Voici mieux encore. Vous vous promenez sur la place d’un village un jour de marché. La foule est épaisse, les bestiaux tirent sur leur longe, les pourceaux grognent : c’est une houle à ne point s’entendre. Une charrette met un quart d’heure à traverser la place. Le flot humain résiste à la poussée. Chacun ne pense qu’à ses affaires. Soudain paraît, dans un cabriolet lancé au grand trot, un bourgeois brusque et bourru. Le chapeau enfoncé sur les yeux, sans regarder ni à droite ni à gauche, il distribue des coups de fouet et des injures pour se frayer un passage.

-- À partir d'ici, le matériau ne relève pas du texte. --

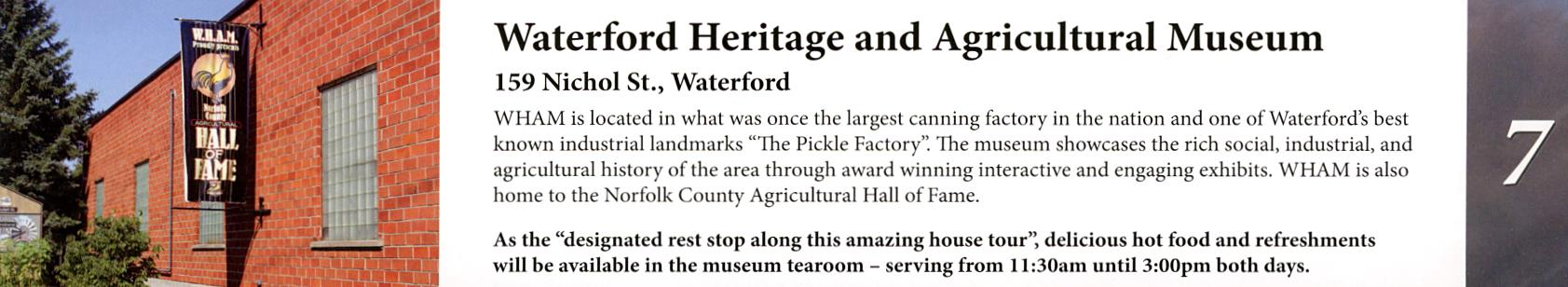 Waterford Heritage and Agricultural Musuem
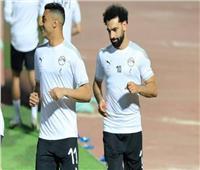 المنتخب الأولمبي: هناك محاولات جديدة لضم صلاح ومصطفى محمد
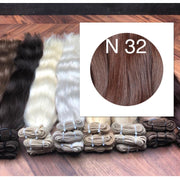 Wefts Colors Red Brown GVA hair - GVA hair
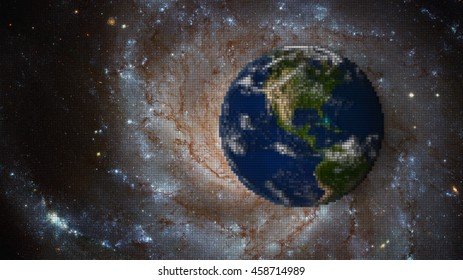 Planet Earth Virtual Reality Background - Digital World Pixels Concept (Elements of this image furnished by NASA)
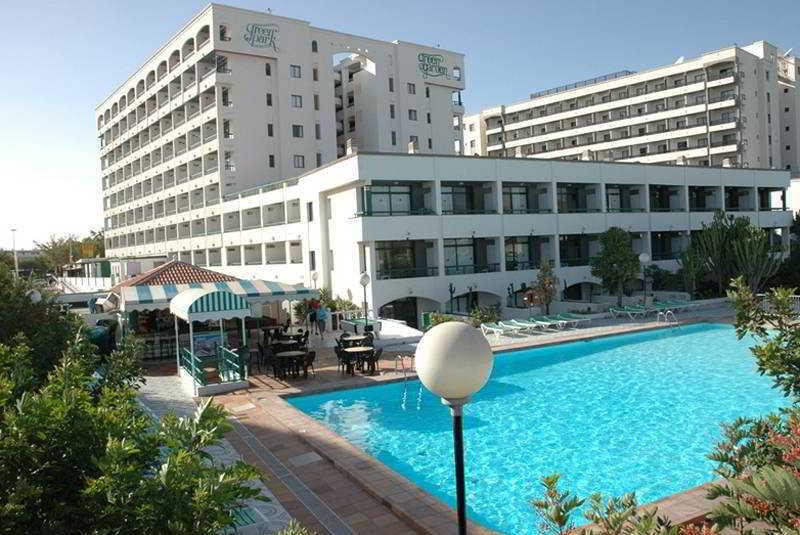 Apartamentos green park playa del ingles gran canaria - Apartamento en gran canaria ...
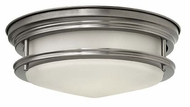 Hinkley 3302 Hadley Small 12 Inch Diameter Transitional Ceiling Light Fixture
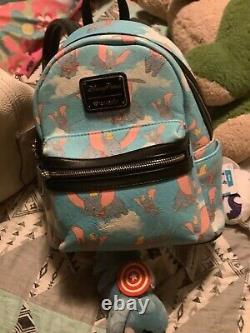 Extremely Rare Disney Parks Loungefly Baby Blue Dumbo mini backpack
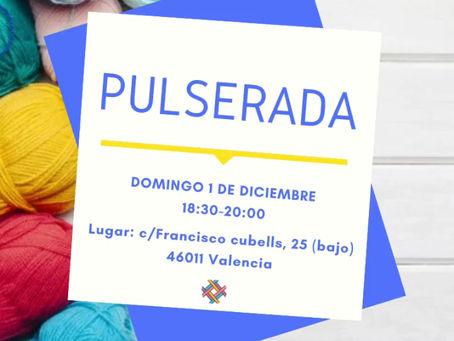 """Este domingo, súmate a la primera """"Pulserada""""."""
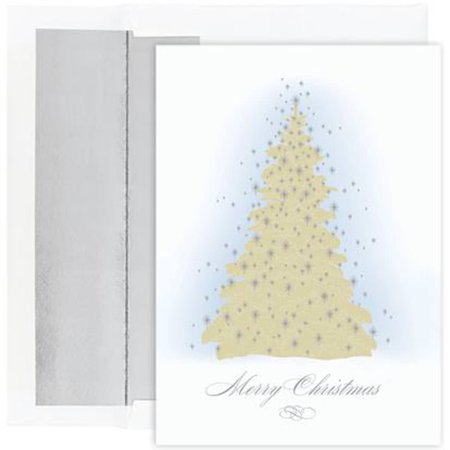Great papers holiday greeting card frosted tree 16 cards16 foil holiday greeting card frosted tree 16 cards16 foil m4hsunfo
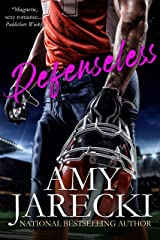 Defenseless: A Stand-Alone College Sports Romance Kindle Edition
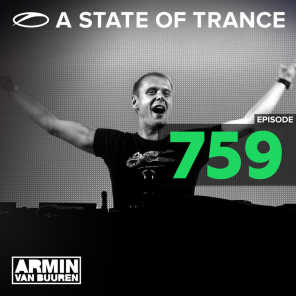 A State Of Trance Episode 759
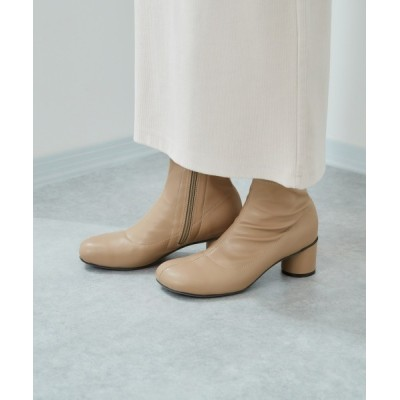cepo / オブリークトゥ ショートブーツ WOMEN シューズ > ブーツ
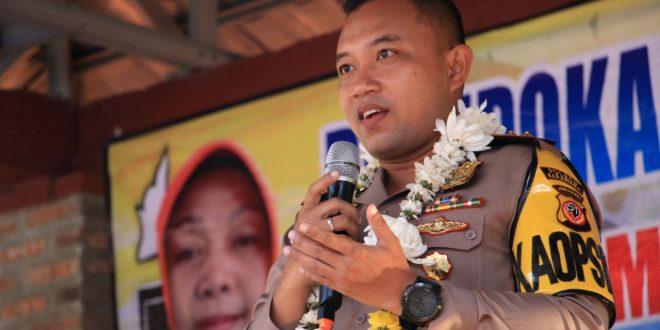 Ungkap Kasus Begal Dengan Korban Guru, Polres Karawang Kunjungan ke SMP 2 Bungursari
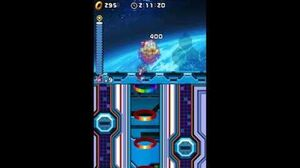 Sonic Rush - Dead Line Act 2 (Blaze) in 2 04 49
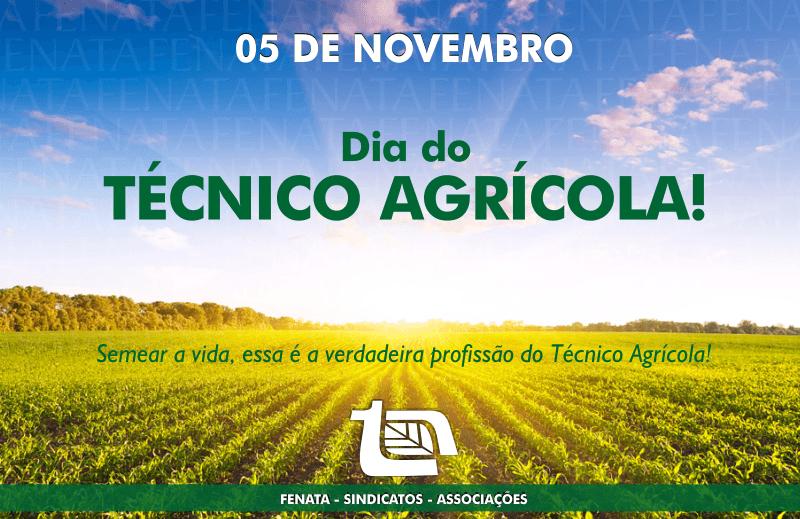 a _ DIA_DO_TECNICO_AGRICOLA-min
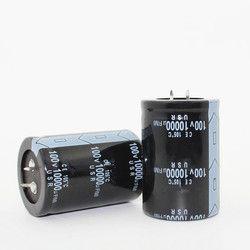 Gratis pengiriman 12 PCS Elektrolit kapasitor 100 V 10000 UF 10000 UF 100 V 100v10000uf 35*50 kapasitor Elektrolit kualitas terbaik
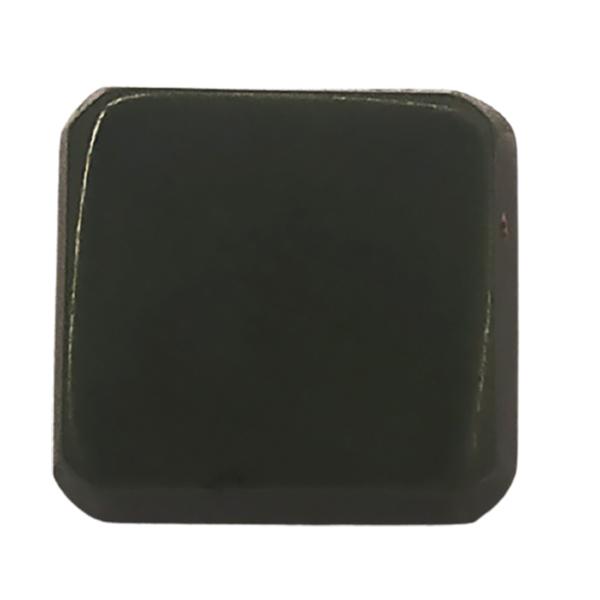 سنگ عقیق یشم سلین کالا مدل ce-128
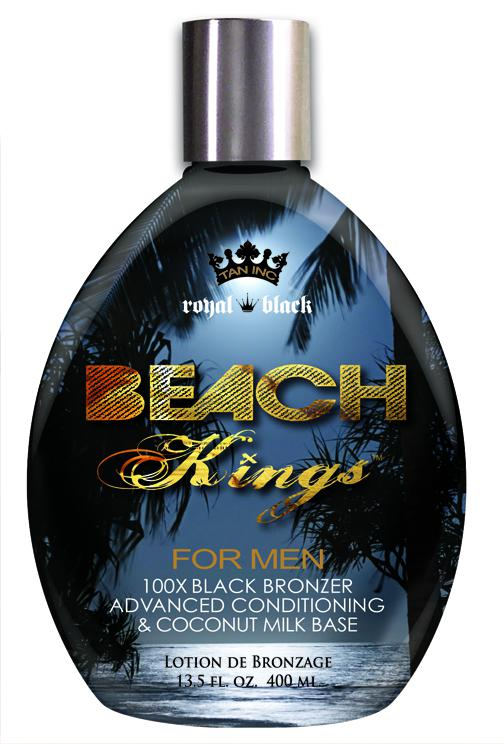 Beach Kings 100x 400ml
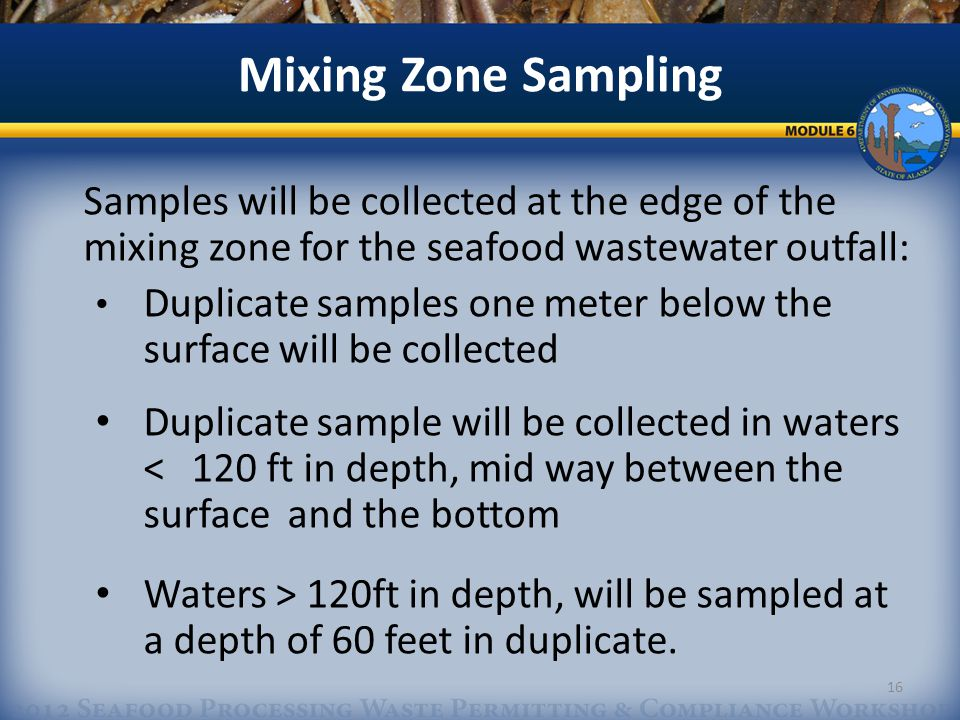 Samples will be collected at the edge of the mixing zone for the seafood wastewater outfall: Duplicate samples one meter below the surface will be collected Duplicate sample will be collected in waters < 120 ft in depth, mid way between the surface and the bottom Waters > 120ft in depth, will be sampled at a depth of 60 feet in duplicate.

Voilà, dites-vous, un grand malotru : il va se f :iire lapider. Nullement ; tout le monde s’écarte, les chapeaux se soulèvent et même les casquettes de soie ébauchent un salut. Toutes les rides, les crevasses de ces visages bronzés ne forment plus qu’un seul pli qui s’épanouit d’une oreille à l’autre. « Bonjour, monsieur le docteur ! vous passerez à la maison ? Le bras du petit n’est pas encore bien remis. Le vieux a des douleurs… » Et le brave docteur passe son chemin, mêlant une ordonnance et un juron, interpellant chacun par son nom et tutoyant les pères aussi bien que les fils.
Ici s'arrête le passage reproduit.